Writing academic papers on a literature is the surest way of exposing that literature to a world of scholarship. But the problem with the way it is handled in ACL is what leads to problems. Much of academic writing on ACL is not born out of genuine love for the literature or the work in question but out of what I call “academic gangsterism”, which I will discuss in a later part. This attitude which presupposes that you belong to the academia to have your work read and interpreted by a scholar is a stifling attitude in ACL. I dare to borrow Guattari’s phrase to call this tendency “powerful signs which massacre desire.” (qtd. in What is A Minority Literature, 13).
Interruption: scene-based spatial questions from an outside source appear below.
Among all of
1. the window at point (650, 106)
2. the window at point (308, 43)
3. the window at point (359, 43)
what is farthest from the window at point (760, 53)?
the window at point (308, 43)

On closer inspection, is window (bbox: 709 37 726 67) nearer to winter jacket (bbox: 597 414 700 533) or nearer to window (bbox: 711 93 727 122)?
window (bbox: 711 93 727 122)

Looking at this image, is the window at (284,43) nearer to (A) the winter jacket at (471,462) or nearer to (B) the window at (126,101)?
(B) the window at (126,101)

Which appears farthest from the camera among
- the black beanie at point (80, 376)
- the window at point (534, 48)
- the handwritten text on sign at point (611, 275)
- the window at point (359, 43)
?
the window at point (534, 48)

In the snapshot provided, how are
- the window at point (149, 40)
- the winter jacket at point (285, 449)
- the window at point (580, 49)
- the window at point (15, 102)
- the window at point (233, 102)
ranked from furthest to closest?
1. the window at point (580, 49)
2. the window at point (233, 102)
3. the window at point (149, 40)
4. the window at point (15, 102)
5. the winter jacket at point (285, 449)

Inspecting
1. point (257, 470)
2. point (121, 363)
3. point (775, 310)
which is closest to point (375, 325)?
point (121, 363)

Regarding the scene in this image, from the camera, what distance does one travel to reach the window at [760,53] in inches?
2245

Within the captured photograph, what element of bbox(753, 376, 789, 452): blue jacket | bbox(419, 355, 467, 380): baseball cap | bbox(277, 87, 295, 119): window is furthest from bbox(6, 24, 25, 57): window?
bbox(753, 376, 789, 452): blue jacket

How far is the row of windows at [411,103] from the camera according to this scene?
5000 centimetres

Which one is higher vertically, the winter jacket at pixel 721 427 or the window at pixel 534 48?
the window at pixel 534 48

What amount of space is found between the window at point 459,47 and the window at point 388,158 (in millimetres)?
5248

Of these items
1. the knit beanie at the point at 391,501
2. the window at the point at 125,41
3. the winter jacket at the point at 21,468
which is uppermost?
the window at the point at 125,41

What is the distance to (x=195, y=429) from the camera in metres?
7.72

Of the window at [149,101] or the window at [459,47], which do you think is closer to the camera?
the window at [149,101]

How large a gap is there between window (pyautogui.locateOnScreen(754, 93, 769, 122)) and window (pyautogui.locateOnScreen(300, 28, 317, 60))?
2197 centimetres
It massacres the desires of the writer who does not belong to the academia, as well as massacres the desires of readers who look to academic scholars to recommend beautiful works to them for consumption.
Many essays have blamed the Cameroon public for not reading ACL. The public has a reason, and a good one for the matter. The public does not have critics or reviewers or commentators who can tell them which book is good, for what reason and why. Let me give you a practical example; I read Bole Butake’s The Rape of Michelle as a secondary school student because I had heard waves about the great playwright at the University of Yaounde 1; then read Epie Ngome’s What God Has Put Asunder as a freshman, (thanks to Mbuh T. Mbuh who kept talking about this great play, and later flushed it down our throats against our desires. He had a good cause!!!). Besides these two playwrights whose other works I read for personal vanity, the others have been Bate Besong and John N. Nkengasong.
More than a decade after, it still lingers in my subconscious that these are the only readable playwrights. WHY? The answer is simply, the critics who projected these works to the masses and students have either turned to academic gangsterism or have given up the supreme task they took or have simply remained parochial. This means that Mathew Takwi, John Ngongkum Ngong, K.K Bonteh and the host of other playwrights I do not know have to sing their own songs. God forbid that the writer becomes the spokesperson of his own work.